(Scene question records)
--

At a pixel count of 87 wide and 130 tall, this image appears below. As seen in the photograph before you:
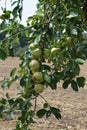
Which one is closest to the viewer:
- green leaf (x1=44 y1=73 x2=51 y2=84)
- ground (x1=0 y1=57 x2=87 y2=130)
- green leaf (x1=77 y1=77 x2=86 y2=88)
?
green leaf (x1=44 y1=73 x2=51 y2=84)

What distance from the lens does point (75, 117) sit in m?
7.69

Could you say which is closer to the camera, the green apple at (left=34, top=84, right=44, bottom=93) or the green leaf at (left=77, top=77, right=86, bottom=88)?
the green apple at (left=34, top=84, right=44, bottom=93)

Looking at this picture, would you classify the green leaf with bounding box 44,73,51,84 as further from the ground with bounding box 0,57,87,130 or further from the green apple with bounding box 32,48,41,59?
the ground with bounding box 0,57,87,130

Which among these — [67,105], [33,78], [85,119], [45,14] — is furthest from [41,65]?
[67,105]

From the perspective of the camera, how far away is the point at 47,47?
165 centimetres

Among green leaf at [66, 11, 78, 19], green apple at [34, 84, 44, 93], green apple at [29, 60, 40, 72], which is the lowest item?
green apple at [34, 84, 44, 93]

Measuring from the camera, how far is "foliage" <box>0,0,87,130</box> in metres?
1.50

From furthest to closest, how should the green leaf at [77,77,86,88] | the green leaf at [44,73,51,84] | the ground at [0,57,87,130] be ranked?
the ground at [0,57,87,130]
the green leaf at [77,77,86,88]
the green leaf at [44,73,51,84]

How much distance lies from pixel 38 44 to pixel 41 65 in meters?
0.09

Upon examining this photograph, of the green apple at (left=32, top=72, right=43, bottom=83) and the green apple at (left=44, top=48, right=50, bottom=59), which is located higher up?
the green apple at (left=44, top=48, right=50, bottom=59)

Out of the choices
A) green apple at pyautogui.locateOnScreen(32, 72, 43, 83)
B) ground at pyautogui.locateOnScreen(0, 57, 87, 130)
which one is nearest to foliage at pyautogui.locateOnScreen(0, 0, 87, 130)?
green apple at pyautogui.locateOnScreen(32, 72, 43, 83)

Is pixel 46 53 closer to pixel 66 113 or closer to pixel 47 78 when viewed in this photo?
pixel 47 78

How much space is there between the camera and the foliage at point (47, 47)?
4.91 ft

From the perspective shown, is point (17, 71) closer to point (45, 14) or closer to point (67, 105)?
point (45, 14)
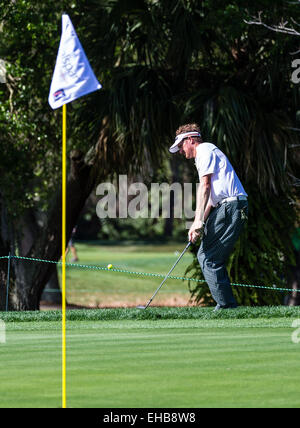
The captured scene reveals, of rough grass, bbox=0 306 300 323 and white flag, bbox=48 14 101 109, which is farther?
rough grass, bbox=0 306 300 323

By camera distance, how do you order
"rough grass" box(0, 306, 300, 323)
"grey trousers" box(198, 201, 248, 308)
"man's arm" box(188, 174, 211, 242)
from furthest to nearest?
"rough grass" box(0, 306, 300, 323) < "grey trousers" box(198, 201, 248, 308) < "man's arm" box(188, 174, 211, 242)

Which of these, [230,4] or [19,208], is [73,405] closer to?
[230,4]

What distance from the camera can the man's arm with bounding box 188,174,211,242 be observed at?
31.6 feet

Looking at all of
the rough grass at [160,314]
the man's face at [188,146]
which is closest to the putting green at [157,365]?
the rough grass at [160,314]

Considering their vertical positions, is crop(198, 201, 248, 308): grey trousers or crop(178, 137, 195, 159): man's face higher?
crop(178, 137, 195, 159): man's face

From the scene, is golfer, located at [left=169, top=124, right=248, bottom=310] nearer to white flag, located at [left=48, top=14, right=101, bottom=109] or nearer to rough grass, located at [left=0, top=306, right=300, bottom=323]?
rough grass, located at [left=0, top=306, right=300, bottom=323]

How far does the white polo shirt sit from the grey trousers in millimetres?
112

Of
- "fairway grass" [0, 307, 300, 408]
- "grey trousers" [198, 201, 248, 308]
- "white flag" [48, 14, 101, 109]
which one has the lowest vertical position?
"fairway grass" [0, 307, 300, 408]

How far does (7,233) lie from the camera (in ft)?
59.0

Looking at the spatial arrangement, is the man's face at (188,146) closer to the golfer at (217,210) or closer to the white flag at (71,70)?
the golfer at (217,210)

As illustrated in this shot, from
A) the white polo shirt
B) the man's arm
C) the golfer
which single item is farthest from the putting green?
the white polo shirt

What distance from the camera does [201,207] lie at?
379 inches

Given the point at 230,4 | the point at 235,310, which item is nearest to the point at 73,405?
the point at 235,310

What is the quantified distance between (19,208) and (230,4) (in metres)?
6.05
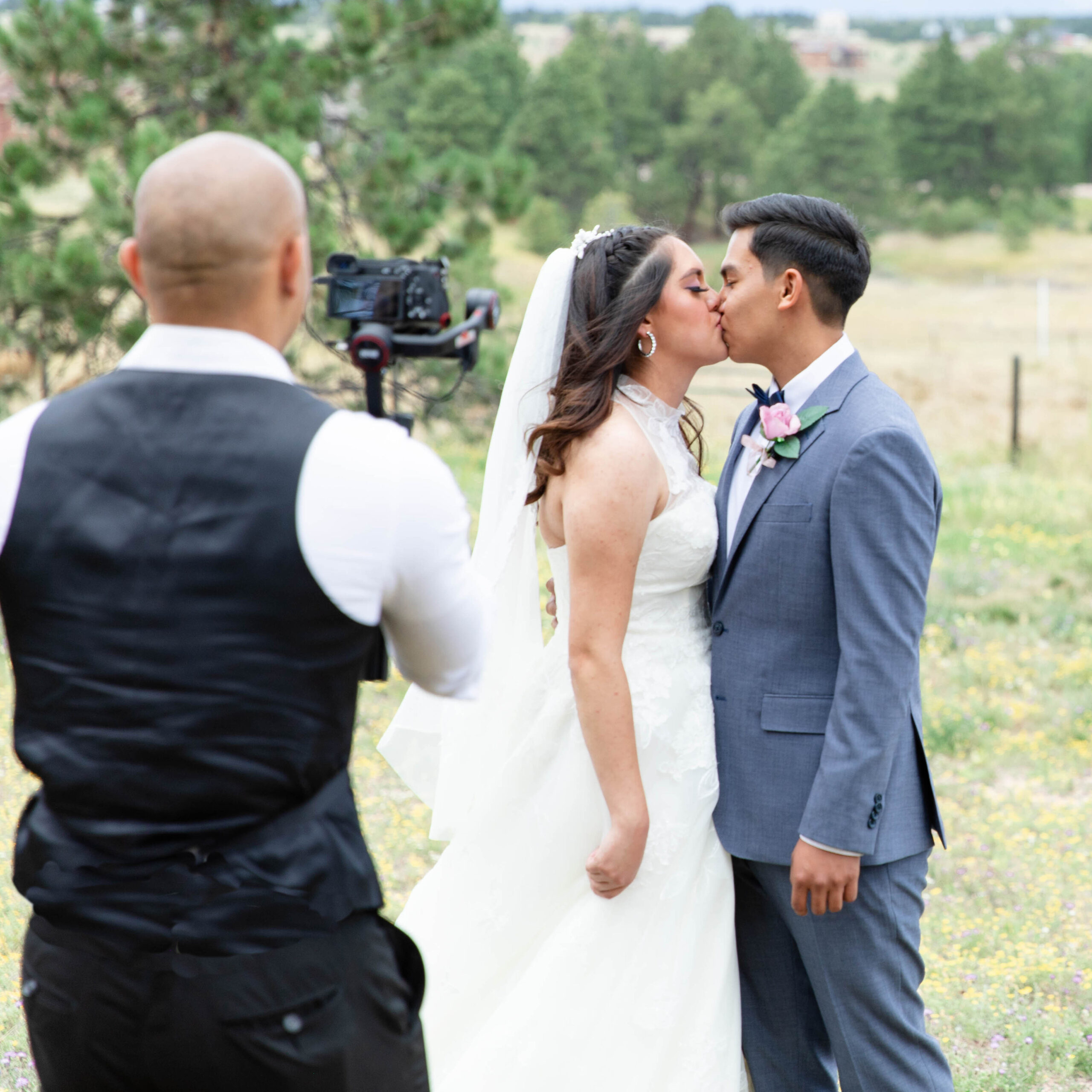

--

Request
Rewrite all of the entries above with "foliage" replaced by "greenery" everywhere, changing nothing else and leaving the pictures out.

Problem solution
At a pixel count of 87 wide and 130 tall, this image appears below. As seen in the photograph before you:
Which one is closest to the viewer:
- green leaf (x1=44 y1=73 x2=51 y2=84)
- ground (x1=0 y1=57 x2=87 y2=130)
- green leaf (x1=77 y1=77 x2=86 y2=88)
?
green leaf (x1=44 y1=73 x2=51 y2=84)

What distance from the lens does point (75, 117) sit in m?
7.69

Could you say which is closer to the camera, the green apple at (left=34, top=84, right=44, bottom=93) or the green leaf at (left=77, top=77, right=86, bottom=88)?
the green apple at (left=34, top=84, right=44, bottom=93)

Looking at this picture, would you classify the green leaf with bounding box 44,73,51,84 as further from the ground with bounding box 0,57,87,130 or further from the green apple with bounding box 32,48,41,59?
the ground with bounding box 0,57,87,130

Which among these — [67,105], [33,78], [85,119], [45,14] — is furthest from [41,65]?
[67,105]

From the perspective of the camera, how far away is the point at 47,47?
165 centimetres

Among green leaf at [66, 11, 78, 19], green apple at [34, 84, 44, 93], green apple at [29, 60, 40, 72], which is the lowest item?
green apple at [34, 84, 44, 93]

Measuring from the camera, how far is "greenery" <box>0,0,87,130</box> in metres?
1.50

From furthest to closest, how should the green leaf at [77,77,86,88] | the green leaf at [44,73,51,84] | the ground at [0,57,87,130] be ranked?
the ground at [0,57,87,130]
the green leaf at [77,77,86,88]
the green leaf at [44,73,51,84]

How much distance lies from pixel 38 44 to pixel 41 65 in meters?
0.09

Upon examining this photograph, of the green apple at (left=32, top=72, right=43, bottom=83) and the green apple at (left=44, top=48, right=50, bottom=59), which is located higher up?
the green apple at (left=44, top=48, right=50, bottom=59)

Out of the choices
A) green apple at pyautogui.locateOnScreen(32, 72, 43, 83)
B) ground at pyautogui.locateOnScreen(0, 57, 87, 130)
which one is nearest to greenery at pyautogui.locateOnScreen(0, 0, 87, 130)?
green apple at pyautogui.locateOnScreen(32, 72, 43, 83)

Is pixel 46 53 closer to pixel 66 113 or closer to pixel 47 78 when viewed in this photo?
pixel 47 78

How much space is there between the camera and the greenery at point (47, 47)?
4.91 ft

From the perspective shown, is point (17, 71) closer to point (45, 14) or closer to point (67, 105)?
point (45, 14)
The captured scene reveals, of rough grass, bbox=0 306 300 323 and white flag, bbox=48 14 101 109, which is farther?
rough grass, bbox=0 306 300 323

By camera distance, how do you order
"rough grass" box(0, 306, 300, 323)
"grey trousers" box(198, 201, 248, 308)
"man's arm" box(188, 174, 211, 242)
from furthest to nearest?
"rough grass" box(0, 306, 300, 323) < "grey trousers" box(198, 201, 248, 308) < "man's arm" box(188, 174, 211, 242)

Which of these, [230,4] or [19,208], is [73,405] closer to?
[230,4]

What distance from the camera can the man's arm with bounding box 188,174,211,242 be observed at?
31.6 feet

Looking at all of
the rough grass at [160,314]
the man's face at [188,146]
which is closest to the putting green at [157,365]?
the rough grass at [160,314]

Considering their vertical positions, is crop(198, 201, 248, 308): grey trousers or crop(178, 137, 195, 159): man's face higher?
crop(178, 137, 195, 159): man's face

From the scene, is golfer, located at [left=169, top=124, right=248, bottom=310] nearer to white flag, located at [left=48, top=14, right=101, bottom=109] or nearer to rough grass, located at [left=0, top=306, right=300, bottom=323]?
rough grass, located at [left=0, top=306, right=300, bottom=323]

How far does the white polo shirt sit from the grey trousers in millimetres?
112

Of
- "fairway grass" [0, 307, 300, 408]
- "grey trousers" [198, 201, 248, 308]
- "white flag" [48, 14, 101, 109]
which one has the lowest vertical position?
"fairway grass" [0, 307, 300, 408]

How far does (7,233) lie from the camera (in ft)?
59.0

Looking at the spatial arrangement, is the man's face at (188,146) closer to the golfer at (217,210) or closer to the white flag at (71,70)?
the golfer at (217,210)

As illustrated in this shot, from
A) the white polo shirt
B) the man's arm
C) the golfer
which single item is farthest from the putting green?
the white polo shirt

What distance from the camera does [201,207] lie at?
379 inches

Given the point at 230,4 | the point at 235,310, which item is nearest to the point at 73,405?
the point at 235,310

What is the quantified distance between (19,208) and (230,4) (in metres)?
6.05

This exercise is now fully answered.